Keir Starmer’s ruthlessness in doing what it takes to win the election, and to take nothing for granted, is admirable in its way. But the promise to borrow £28bn a year – although terms and conditions applied – was obviously a potential liability and should have been abandoned months ago. And at some point, a candidate prime minister needs to devote a certain amount of compartmentalised time and staff resources to the question of what happens after polling day.
That is what Starmer and Rachel Reeves, the shadow chancellor, think they are doing. The reason the £28bn was junked was that the Labour leader set a deadline for submissions for the manifesto, and it became obvious that this was a number that they couldn’t put in it. But the arguments against it were more to do with war-gaming the election campaign than with preparing for government.
Labour knew how important it was, in fighting an election, that “the sums always add up” – Rachel Reeves’s words on Friday. So they have belatedly and inelegantly fixed that problem, while leaving the question of what they will actually do in government patently unfixed.
As a former Labour special adviser said to me, it is only now that the £28bn has been stood down that “people are talking about what it would have paid for – it got in the way of talking about what actually needs to be done with the money; it was classic big statism for the sake of it”.
More worryingly, the retreat suggests that “Starmer needs to be biffed on the nose by a problem – see also gender self-ID – before he deals with it, which bodes ill for what he’ll be like in office”.

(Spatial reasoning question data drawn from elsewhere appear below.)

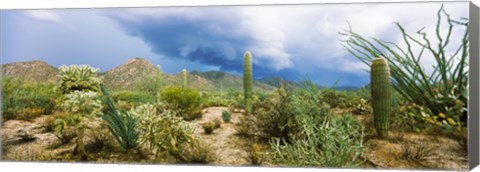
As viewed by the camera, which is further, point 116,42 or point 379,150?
point 116,42

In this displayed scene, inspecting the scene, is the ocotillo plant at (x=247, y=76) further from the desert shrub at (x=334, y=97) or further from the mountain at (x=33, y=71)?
the mountain at (x=33, y=71)

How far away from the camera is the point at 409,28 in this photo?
26.2 feet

Sure enough, here is the next problem that he doesn’t seem to have seen coming: the £28bn has gone, but the “mission” for which it was supposed to pay remains. Labour promises that the entire UK electricity supply will be carbon-free by 2030. This is a target that people in the energy industry think would be impossible even with unlimited funding, and yet Starmer and Reeves say they will achieve it with less funding than they were promising before.
Professor Dieter Helm, who was Reeves’s economics tutor at Oxford, is scathing in the Financial Times: “Having set an unachievable target, and then come up with an incoherent plan to achieve it, the plan has effectively been abandoned but the target remains. This is not a credible energy policy.”

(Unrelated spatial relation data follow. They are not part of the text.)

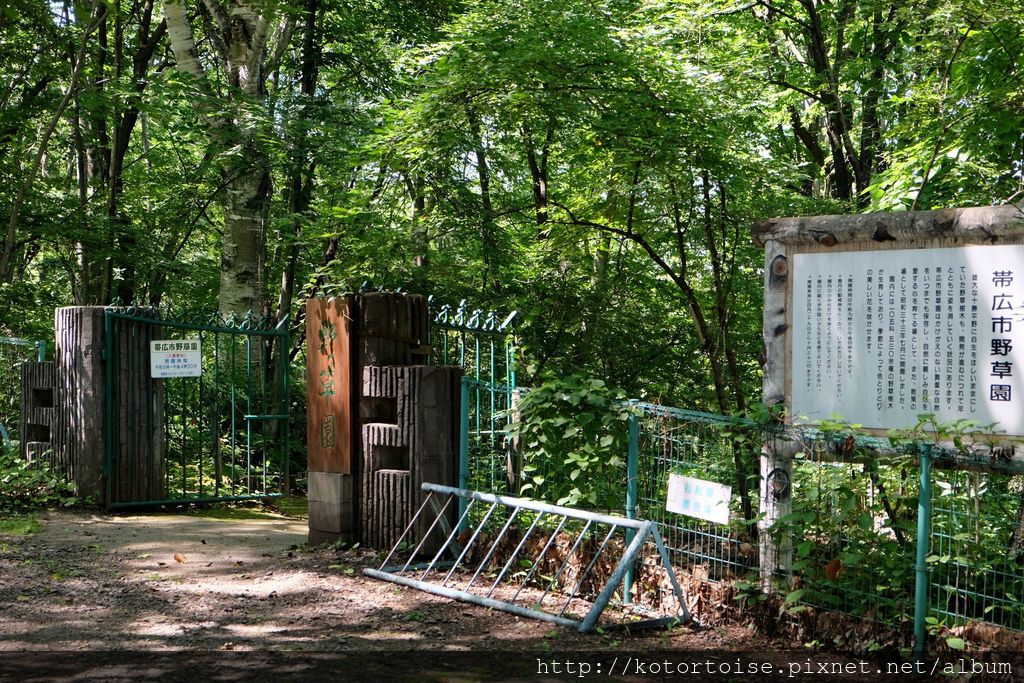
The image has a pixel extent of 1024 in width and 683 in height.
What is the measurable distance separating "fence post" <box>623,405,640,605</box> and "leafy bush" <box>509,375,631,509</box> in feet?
0.33

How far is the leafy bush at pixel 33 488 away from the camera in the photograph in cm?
966

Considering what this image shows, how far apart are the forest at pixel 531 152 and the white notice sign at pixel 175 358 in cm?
133

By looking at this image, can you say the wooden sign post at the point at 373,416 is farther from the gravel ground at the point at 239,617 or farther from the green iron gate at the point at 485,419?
the gravel ground at the point at 239,617

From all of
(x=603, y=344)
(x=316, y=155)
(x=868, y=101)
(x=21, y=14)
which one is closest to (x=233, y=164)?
(x=316, y=155)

It is not clear which is more worrying: that Starmer and Reeves don’t know that the target is green pie in the sky, or that they don’t care. Maybe they hope to swivel once in office to say that they never thought they would hit it; what they meant was that they would try really hard to get there faster than a Conservative government would – the Conservative target of 2035 is after all already testing enough.
Reeves admitted that 2030 is a “stretching target”; James Murray, a junior shadow Treasury minister, said it was Labour’s “ambition”; Starmer himself recently called it a “confident ambition”, which it may be until such time as it becomes an unconfident one.

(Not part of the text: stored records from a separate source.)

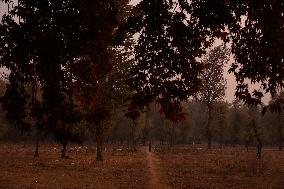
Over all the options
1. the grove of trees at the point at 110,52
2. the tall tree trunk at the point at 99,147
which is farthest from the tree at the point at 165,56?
the tall tree trunk at the point at 99,147

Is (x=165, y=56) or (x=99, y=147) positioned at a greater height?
(x=165, y=56)

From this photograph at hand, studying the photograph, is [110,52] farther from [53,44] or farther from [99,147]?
[99,147]

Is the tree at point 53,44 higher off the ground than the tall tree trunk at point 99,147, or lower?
higher

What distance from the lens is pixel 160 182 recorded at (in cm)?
2175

Which will be very soon after Starmer, if elected, takes office. Maybe most voters won’t care, but many core Labour voters, who are deeply concerned about the climate emergency, will be upset. It may be that Starmer can afford to lose one part of his electoral coalition – except that the situation he will inherit will be so difficult that it is hard to see which part of his coalition he can retain for more than a few months.
How quickly, for example, will voters be disappointed that the new government has failed to raise living standards, cut NHS waiting lists, or build extra houses? The last time a new Labour government came to power, the economy was in good shape, thanks to the responsible stewardship of Norman Lamont and Ken Clarke. Partly because of that, people were prepared to give Tony Blair time to learn on the job.
This time, taxes will need to rise or public spending will need to be cut, thanks to the “bare cupboards” policy of Jeremy Hunt. Labour seems unprepared for the difficult decisions it will face.
Even if Blair sends a copy of his new book to Starmer when it is published in September, the lessons New Labour learned in government, while useful, will not help to magic away the reality of the ruined public finances. Blair says On Leadership: A Practical Guide is the manual on political leadership that he would have wanted in 1997, but it cannot change the different nature of Starmer’s likely inheritance.
I fear that Starmer will have the shortest-ever honeymoon as prime minister, and that the new government will become unpopular very quickly.